# Am I doing enough? Too much? Will it ever be enough?



## male34houston (Sep 21, 2010)

My wife and I have been together for 10 years, married for 9 with one child and one on the way. We both work, but I do the cleaning, laundry, finances, majority of the child raising. I have given up friends, family, church, career, sex and personal self-satisfaction in an attempt to show her I really do care. We even have started going to therapy. The things I do go unappreciated, and when I do nice things, I get accused of doing them for sex. It seems I may do 100 nice things, but it is the 1 negative thing she remembers. It feels as if I have to maintain perfection. She was sad and depressed when married her, and I thought if I loved her enough, she would be happy. She got better when she went on anti-depressants, but she is off of them because she is pregnant (through fertility treatments). I've lowered my expectations to just simple kindness. I stay because I love my son and I wish my folks had just tried harder. (They split when I was four.) But how can I know that I have tried everything? I don't want to waste my entire life fixing something that can't be fixed? how do I know it is irretrievably broken? If I leave this marraige do I have a chance for happiness? Are there women out there who are genuinely happy and kind and would appreciate the level of love and devotion I have to offer? From what I've seen, I don't think it exists and I continue to fight for what I have invested the last ten years in. I know how much my son loves me and is that enough love to fulfill me? Is that as good as I can expect? Is it worth hoping he will still love me if I tell him he wasn't worth sticking around for in order that I might find something that doesn't exist? Help anyone?


----------



## ButterflyKisses (Aug 30, 2010)

male34houston said:


> Is it worth hoping he will still love me if I tell him he wasn't worth sticking around for in order that I might find something that doesn't exist?
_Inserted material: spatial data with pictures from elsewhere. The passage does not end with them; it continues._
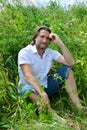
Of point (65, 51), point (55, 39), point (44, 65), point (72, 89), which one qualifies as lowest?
point (72, 89)

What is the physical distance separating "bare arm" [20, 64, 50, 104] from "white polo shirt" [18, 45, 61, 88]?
2.3 inches

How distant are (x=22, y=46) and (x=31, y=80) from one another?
1.13m

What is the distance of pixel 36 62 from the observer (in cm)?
459

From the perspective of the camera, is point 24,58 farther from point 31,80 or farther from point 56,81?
point 56,81

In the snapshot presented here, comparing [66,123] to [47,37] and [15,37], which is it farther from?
[15,37]

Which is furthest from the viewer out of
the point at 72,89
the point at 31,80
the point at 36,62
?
the point at 36,62

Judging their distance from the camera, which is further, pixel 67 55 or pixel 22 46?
pixel 22 46

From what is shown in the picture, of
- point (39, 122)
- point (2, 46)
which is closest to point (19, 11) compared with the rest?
point (2, 46)

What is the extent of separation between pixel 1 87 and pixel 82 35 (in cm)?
164

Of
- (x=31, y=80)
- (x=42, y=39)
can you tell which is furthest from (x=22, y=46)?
(x=31, y=80)

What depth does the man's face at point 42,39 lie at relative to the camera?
461 cm

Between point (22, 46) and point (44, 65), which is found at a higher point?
point (22, 46)

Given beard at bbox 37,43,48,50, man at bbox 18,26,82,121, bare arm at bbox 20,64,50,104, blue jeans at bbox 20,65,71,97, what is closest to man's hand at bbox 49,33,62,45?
man at bbox 18,26,82,121

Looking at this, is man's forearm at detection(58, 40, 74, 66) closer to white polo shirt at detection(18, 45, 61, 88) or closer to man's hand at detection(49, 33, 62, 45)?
man's hand at detection(49, 33, 62, 45)
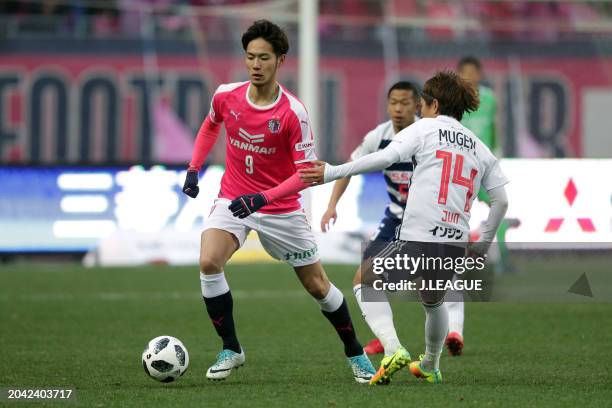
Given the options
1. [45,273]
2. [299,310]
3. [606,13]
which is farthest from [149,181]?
[606,13]

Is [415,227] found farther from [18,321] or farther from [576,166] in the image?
[576,166]

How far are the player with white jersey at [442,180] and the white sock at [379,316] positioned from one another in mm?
444

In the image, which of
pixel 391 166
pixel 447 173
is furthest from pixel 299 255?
pixel 391 166

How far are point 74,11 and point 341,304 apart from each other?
48.8 ft

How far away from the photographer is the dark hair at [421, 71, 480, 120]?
6.62m

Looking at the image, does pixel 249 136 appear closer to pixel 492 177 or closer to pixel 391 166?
pixel 492 177

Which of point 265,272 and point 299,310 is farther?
point 265,272

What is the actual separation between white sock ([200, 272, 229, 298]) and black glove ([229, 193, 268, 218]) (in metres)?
0.67

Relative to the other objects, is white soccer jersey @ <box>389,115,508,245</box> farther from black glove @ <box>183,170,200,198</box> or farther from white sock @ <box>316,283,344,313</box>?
black glove @ <box>183,170,200,198</box>

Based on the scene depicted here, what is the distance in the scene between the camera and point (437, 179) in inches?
254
First of all, it does exist. But marriage is alot of hard work to keep going.

You say that she got better during the time that she was taking meds for depression. Better as in, your marriage at that time was fulfilling for you?

It's sounding like depression is playing a key role in what's going on. Can you 'wait it out' until she is able to get back on the meds?
Has the counseling been useful?


----------



## male34houston (Sep 21, 2010)

She was kinder on the meds. I dont' think she will ever go back on the meds, it was so hard for her to come off of them.

The counseling is helping her see that she has still has past issues to work through from before we even met that effect our marraige today.


----------



## ButterflyKisses (Aug 30, 2010)

That is a step in the right direction, but it will take some time. Are you getting any benefit from the therapy in terms of understanding/dealing with the issues in your marriage?


----------



## unbelievable (Aug 20, 2010)

I see what she's getting out of this relationship. What are you getting out of it? I do sympathize with those who have psych. or personality disorders, but if they had these conditions before they married, they presented themselves as capable of participating equally in a married situation. 

To answer your question, yes, there are millions of women in the U.S. who would flip for the chance at a decent guy. There are millions outside the U.S. as well. I was in your situation and allowed a woman to diminish and control me until I became positively ashamed of what I had become. I stuck around till my daughter was 13. It was important to me that my daughter be old enough to know me and understand why I had to get out. I never had to tell her. She had eyes. My daughter and I have a much closer relationship now and she actually gets to know "me" and not some beat down, shameful shell of a human being.


----------



## male34houston (Sep 21, 2010)

Well, the therapy is both helping and hurting.

It is helping us to understand the core issues that are causing us problems.

Is is hurting us because I am starting to see that there is nothing I can do to fix those core problems. At least it feels that way. I knew she had these problems to begin with and I've been trying to fix these problems for 10 years.

I know marraige is hard work. But should it be _this_ hard?

I know I'm not supposed to fix everything and I know this is typically "male" thought patterns.

But I'd like to get to a point where we can not feel so miserable around each other. I'd like to create an environment where she could feel safe to work on her own problems, to help herself be happy.

I know I can't make her happy. All I'm trying to do is please her so she might have the chance at happiness, thus helping our family be happy.

I've all but given up on my own personal happiness. I would be happy if she could be happy.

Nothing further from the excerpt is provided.